Tree ensembles like random forests and gradient boosting machines are widely used machine learning (ML) models, often outperforming advanced techniques like deep neural networks on structured tabular data tasks. These models also have interpretable (human-understandable) structures that enable stakeholders to trace the decision-making process, making them particularly suitable for use in safety- and security-critical applications where trust in the model’s behaviour is paramount. Despite these advantages, recent work has shown that they are highly vulnerable to adversarial examples: carefully perturbed inputs that elicit misclassifications.

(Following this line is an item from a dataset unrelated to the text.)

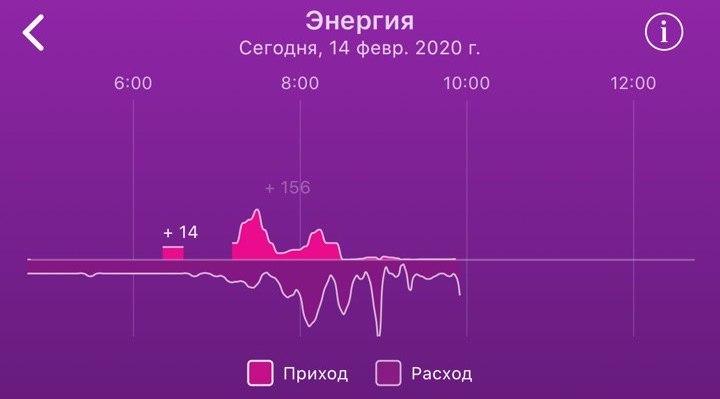 Браслет, который Путин видел: Healbe Gobe — по-прежнему единственный гаджет, который считает входящие калории - 13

These vulnerabilities are especially concerning as ML continues to permeate domains that are critical to societal functioning. Their seriousness is underscored by legislation such as the recently passed European Union Artificial Intelligence (AI) Act. This act mandates resilience against AI-specific vulnerabilities like evasion attacks caused by adversarial examples targeting ML models at inference time. Measures intended to improve resilience against such evasions, often referred to as hardening, generally involve two strategies: proactive defences, which aim to make models robust (e.g., adversarial re-training), and reactive defences, which focus on detecting and mitigating evasions at inference time. This thesis examines both strategies; it shows that proactive methods like model re-training are ineffective for tree ensembles and consequently advances the state-of-the-art in reactive defences.
In the context of re-training, doubling the training set through targeted data augmentation steps left accuracy largely unchanged. However, robustness, when quantified using formal verification techniques, dropped by 28–82% across two case studies. This indicates that model re-training alone is ineffective for tree ensembles. To address this, we leveraged formal methods to develop Iceman, a prototype system that uses counterexample regions which violate the robustness property to detect evasion attempts. Iceman can detect evasion attacks regardless of the attack generation process without modifying the underlying tree ensemble. It outperforms the current state-of-the-art methods in evasion detection, OC-Score and GROOT. Across four case studies, it improves Matthews Correlation Coefficient scores by 0.20–0.91 and achieves detection speeds 5–115x faster than OC-Score. In addition, it provides alert filtering and prioritisation capabilities with over 98% accuracy to address alert fatigue in intrusion detection systems. However, Iceman’s applicability is limited to scenarios with fixed attacker perturbation budgets, characterised by pre-defined constraints on the input manipulations that an attacker can apply.
To expand this applicability to unconstrained attacker perturbation budgets, we developed an additional system, called Maverick, designed to complement Iceman for a better defensive strategy. Just like Iceman, Maverick does not modify the underlying tree ensemble and can detect evasion attacks regardless of the attack generation process. We prove that Maverick’s core detection mechanism is mathematically equivalent to OC-Score, and present enhancements that achieve 85–563x speedups over OC-Score while maintaining identical detection performance and supporting evasion attack diagnostics with over 93% accuracy.